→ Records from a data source
....................

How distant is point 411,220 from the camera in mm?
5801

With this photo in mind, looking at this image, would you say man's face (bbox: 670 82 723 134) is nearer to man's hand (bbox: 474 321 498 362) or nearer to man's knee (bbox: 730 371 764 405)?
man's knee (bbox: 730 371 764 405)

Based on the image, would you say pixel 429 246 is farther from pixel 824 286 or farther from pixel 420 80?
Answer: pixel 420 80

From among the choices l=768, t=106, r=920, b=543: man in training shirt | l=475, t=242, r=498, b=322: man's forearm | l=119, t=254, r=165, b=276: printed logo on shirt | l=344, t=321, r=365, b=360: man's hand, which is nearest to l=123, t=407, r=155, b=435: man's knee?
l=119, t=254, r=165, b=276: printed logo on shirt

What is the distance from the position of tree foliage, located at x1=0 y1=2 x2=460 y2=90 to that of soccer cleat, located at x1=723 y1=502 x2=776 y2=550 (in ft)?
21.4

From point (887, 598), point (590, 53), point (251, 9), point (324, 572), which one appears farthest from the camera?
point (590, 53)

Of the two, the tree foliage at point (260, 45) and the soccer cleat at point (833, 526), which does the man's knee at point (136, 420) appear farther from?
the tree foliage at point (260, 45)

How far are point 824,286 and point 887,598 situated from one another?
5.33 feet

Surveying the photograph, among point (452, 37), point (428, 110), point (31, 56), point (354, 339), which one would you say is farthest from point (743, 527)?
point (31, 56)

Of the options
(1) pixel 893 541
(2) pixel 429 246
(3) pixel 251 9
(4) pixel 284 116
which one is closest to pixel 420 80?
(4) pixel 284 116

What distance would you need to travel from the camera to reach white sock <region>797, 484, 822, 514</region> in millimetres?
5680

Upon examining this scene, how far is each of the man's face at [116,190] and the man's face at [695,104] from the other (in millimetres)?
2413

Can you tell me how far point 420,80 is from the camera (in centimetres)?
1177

....................

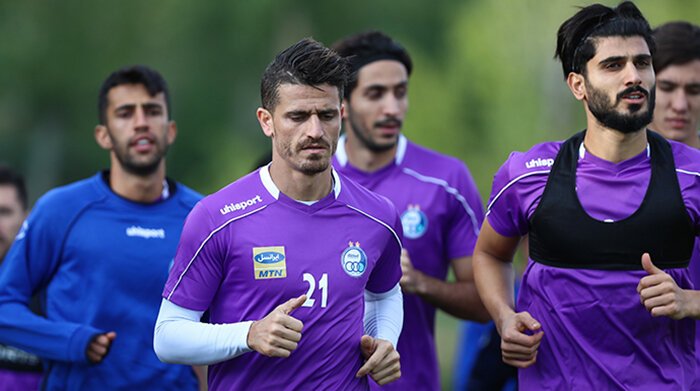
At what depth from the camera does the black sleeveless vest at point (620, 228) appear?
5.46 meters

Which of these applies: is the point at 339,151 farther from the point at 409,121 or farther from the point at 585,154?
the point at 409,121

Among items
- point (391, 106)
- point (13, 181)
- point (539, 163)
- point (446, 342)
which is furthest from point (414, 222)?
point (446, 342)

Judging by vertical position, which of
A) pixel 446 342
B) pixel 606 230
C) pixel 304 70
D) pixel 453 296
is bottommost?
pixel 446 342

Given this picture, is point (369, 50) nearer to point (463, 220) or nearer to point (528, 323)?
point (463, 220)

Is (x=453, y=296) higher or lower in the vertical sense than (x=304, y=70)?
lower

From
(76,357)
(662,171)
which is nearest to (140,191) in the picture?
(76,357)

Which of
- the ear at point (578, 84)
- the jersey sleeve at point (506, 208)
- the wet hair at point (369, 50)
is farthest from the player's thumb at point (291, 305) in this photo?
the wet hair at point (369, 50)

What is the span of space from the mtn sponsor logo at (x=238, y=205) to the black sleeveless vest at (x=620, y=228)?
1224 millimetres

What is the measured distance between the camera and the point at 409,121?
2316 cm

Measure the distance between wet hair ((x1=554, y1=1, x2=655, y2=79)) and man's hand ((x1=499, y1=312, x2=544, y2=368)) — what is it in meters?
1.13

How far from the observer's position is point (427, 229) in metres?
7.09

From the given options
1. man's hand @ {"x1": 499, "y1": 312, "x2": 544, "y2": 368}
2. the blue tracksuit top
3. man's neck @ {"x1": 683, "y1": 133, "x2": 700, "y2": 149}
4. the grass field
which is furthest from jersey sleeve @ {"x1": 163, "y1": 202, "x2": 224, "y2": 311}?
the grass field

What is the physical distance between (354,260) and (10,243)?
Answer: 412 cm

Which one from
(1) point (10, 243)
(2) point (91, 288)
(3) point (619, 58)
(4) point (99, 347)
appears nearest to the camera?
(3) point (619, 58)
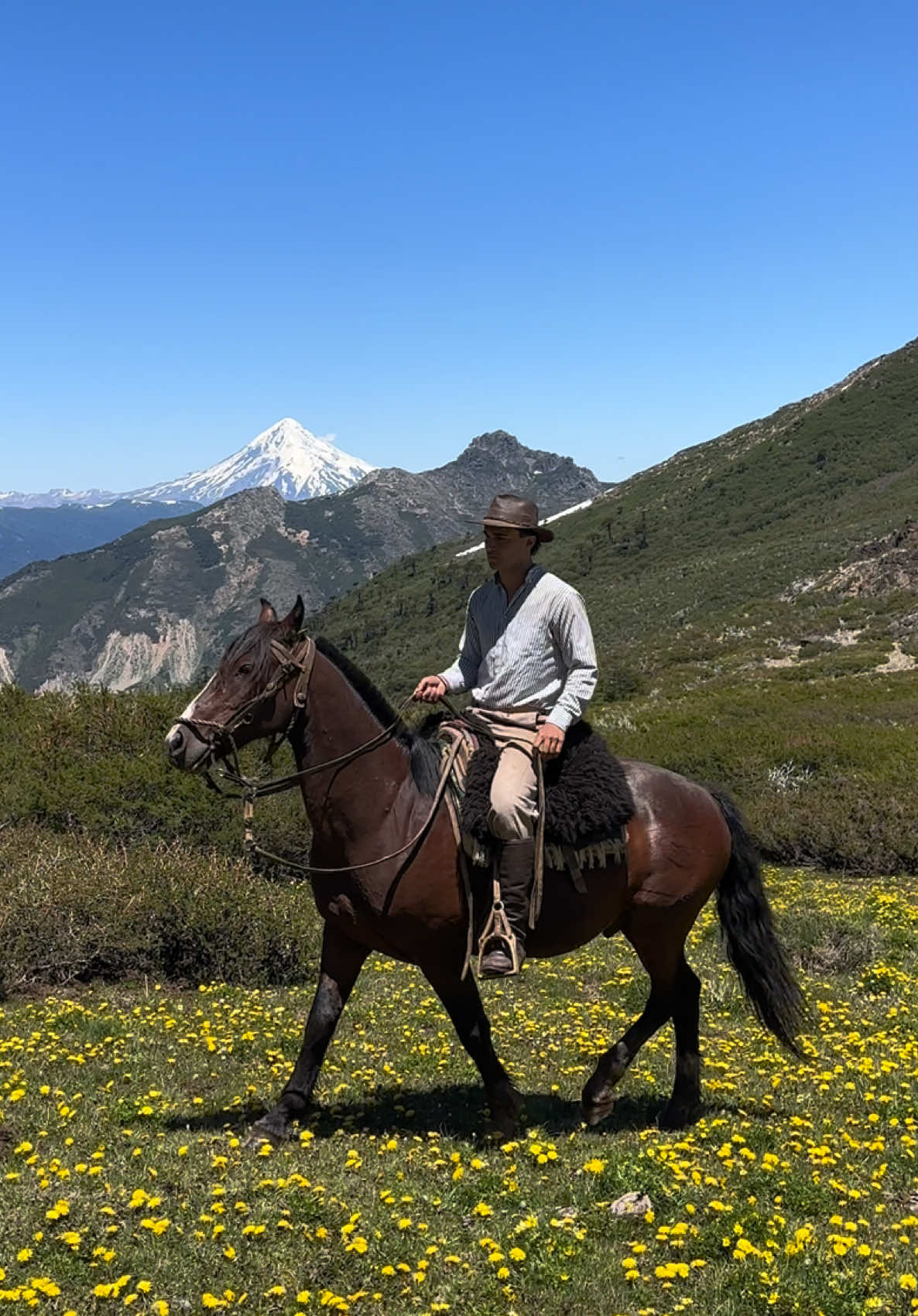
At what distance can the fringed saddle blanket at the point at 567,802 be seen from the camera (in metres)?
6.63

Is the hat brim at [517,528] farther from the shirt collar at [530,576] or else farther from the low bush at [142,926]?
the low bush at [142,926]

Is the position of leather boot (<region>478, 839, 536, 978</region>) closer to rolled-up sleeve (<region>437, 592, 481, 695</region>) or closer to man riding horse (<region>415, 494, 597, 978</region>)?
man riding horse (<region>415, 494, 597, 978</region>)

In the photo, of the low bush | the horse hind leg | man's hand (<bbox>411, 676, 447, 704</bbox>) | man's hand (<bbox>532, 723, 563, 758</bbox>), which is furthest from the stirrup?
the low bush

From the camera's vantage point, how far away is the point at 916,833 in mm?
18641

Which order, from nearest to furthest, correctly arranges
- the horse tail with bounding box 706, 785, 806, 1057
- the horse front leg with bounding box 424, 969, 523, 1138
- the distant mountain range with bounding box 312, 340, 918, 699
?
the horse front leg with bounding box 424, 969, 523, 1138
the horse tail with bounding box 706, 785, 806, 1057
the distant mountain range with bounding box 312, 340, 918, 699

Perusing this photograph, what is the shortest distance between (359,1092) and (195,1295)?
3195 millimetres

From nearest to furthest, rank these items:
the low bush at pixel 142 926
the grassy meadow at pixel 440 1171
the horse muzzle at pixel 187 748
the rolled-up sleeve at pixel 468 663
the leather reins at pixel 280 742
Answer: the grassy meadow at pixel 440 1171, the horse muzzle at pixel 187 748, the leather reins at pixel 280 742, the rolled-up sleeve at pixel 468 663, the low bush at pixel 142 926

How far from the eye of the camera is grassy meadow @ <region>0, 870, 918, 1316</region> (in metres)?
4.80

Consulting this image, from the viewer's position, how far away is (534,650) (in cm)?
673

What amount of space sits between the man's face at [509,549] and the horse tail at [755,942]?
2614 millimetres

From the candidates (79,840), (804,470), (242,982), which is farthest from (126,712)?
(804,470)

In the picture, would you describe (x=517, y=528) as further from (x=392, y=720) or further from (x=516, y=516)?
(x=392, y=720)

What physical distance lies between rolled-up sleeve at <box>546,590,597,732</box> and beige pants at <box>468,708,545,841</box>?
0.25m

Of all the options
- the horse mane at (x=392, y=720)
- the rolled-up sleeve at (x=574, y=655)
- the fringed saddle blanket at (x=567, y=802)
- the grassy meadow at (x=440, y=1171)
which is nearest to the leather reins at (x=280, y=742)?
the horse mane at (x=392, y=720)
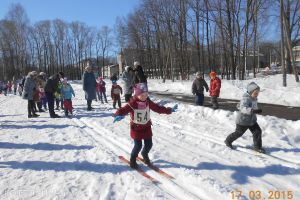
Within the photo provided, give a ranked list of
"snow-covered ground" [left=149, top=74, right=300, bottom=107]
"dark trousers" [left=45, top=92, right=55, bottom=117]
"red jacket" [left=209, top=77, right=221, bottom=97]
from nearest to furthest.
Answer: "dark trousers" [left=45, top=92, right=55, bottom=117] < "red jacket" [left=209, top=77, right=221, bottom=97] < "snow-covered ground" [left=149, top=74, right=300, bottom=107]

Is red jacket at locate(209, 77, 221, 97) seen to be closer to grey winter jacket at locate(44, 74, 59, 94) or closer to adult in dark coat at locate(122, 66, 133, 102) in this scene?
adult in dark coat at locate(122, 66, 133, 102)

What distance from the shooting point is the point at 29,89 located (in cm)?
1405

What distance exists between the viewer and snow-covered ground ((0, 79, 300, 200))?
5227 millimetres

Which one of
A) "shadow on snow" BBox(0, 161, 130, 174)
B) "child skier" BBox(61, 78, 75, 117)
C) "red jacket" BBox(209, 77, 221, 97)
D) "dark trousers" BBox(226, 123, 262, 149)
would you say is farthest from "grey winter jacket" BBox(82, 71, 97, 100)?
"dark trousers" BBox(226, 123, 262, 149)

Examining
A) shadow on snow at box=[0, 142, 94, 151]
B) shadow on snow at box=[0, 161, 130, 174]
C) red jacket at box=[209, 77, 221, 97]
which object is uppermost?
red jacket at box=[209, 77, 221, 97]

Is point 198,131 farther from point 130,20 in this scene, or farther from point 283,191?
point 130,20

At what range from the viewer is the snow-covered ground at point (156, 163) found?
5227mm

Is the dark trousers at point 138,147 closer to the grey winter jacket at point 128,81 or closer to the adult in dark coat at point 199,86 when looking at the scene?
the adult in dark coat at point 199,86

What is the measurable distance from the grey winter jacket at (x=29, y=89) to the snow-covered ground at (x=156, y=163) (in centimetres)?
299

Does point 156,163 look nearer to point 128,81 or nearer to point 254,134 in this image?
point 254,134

....................

Rewrite the rows from the line containing "With this photo" through the line containing "Answer: pixel 420 80", substituting "closer" for every "nearer" and leaving everything else unchanged. Give only those lines.

With this photo in mind, looking at this image, would you say man's face (bbox: 670 82 723 134) is closer to man's hand (bbox: 474 321 498 362) or closer to man's knee (bbox: 730 371 764 405)?
man's knee (bbox: 730 371 764 405)

Based on the image, would you say pixel 429 246 is farther from pixel 824 286 or farther from pixel 420 80?
Answer: pixel 420 80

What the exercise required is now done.